Benjamin looked at her leg—at a red, swollen mark no bigger than a fingernail.

His expression changed instantly.

"Maud! When will you stop? Elise and I already have our marriage certificate! So tell me—who's the other woman here?"

I stared at him, stunned, and let out a hollow laugh. "Benjamin. This is what you call a fake marriage? You got the certificate and it's still fake?"

He realized his slip the moment the words left his mouth. Guilt flickered across his face before he deflected.

"All this over some worthless bracelet—you come here and assault people!"

"Maud, I never knew you could be this heartless. This selfish. This cold-blooded!"

My eyes went wide as Benjamin stormed back into the apartment. When he came out, he was holding the bracelet I treasured more than anything in the world.

He hurled it at the ground.

"You want your bracelet so bad? Take your piece of junk and get out!"

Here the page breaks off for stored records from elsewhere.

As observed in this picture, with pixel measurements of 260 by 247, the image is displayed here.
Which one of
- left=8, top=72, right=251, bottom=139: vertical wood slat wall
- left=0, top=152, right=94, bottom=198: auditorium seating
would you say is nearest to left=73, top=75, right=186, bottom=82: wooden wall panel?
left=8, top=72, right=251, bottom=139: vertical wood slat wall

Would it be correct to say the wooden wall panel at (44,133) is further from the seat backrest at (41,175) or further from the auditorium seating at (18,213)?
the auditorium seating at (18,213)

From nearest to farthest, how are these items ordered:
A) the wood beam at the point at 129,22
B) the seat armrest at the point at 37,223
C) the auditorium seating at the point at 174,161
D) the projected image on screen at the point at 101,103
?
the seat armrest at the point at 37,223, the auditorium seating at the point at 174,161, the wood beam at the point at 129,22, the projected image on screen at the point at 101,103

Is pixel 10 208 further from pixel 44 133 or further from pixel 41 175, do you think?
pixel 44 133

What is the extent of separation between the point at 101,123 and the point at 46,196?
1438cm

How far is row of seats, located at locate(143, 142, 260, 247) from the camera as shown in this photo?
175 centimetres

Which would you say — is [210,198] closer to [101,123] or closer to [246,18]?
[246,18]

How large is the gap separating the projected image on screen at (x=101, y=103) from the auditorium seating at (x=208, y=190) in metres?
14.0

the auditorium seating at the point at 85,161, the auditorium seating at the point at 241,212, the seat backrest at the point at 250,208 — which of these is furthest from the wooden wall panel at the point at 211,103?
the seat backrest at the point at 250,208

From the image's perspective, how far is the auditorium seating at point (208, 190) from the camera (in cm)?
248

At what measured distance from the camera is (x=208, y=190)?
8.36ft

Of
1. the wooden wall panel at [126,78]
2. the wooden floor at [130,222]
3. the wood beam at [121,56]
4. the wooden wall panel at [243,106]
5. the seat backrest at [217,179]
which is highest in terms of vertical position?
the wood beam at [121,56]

"No!" I screamed and lunged for it, hands outstretched, but I wasn't fast enough.

I watched it shatter against the floor, pieces scattering like broken teeth.

My head snapped up. I fixed him with a stare full of something he had never seen from me before.

Not love. Not devotion. Not patience.

Hatred.

Even through his rage, it shook him. For one brief second, panic crossed his face.

But the next second, Elise whimpered through her tears. "Professor Delgado, my leg hurts so much. Do you think it's broken?"

Benjamin snapped back to attention. He scooped her up and strode past me toward the stairs.

"Don't be scared. I'm taking you to the hospital."

He moved fast and hard, and as he passed, he knocked straight into me where I crouched on the floor.

I tumbled down the steep staircase and hit the landing below with a sickening thud.

People gasped. I called out, my voice thin and weak.

Benjamin never looked back.

Before my eyes closed, the last thing I saw was Elise resting her head against his shoulder, looking right at me.

Smiling.

In that moment, something inside my chest cracked open—clean and sharp, like porcelain breaking.

There was a time when Benjamin had protected me the way he now protected Elise.

When those trust-fund boys followed me, catcalling and closing in, and I was shaking with fear—he had charged out and planted himself between us. He told them to back off without flinching.

Then he grabbed my wrist and pulled me through their circle, and we ran.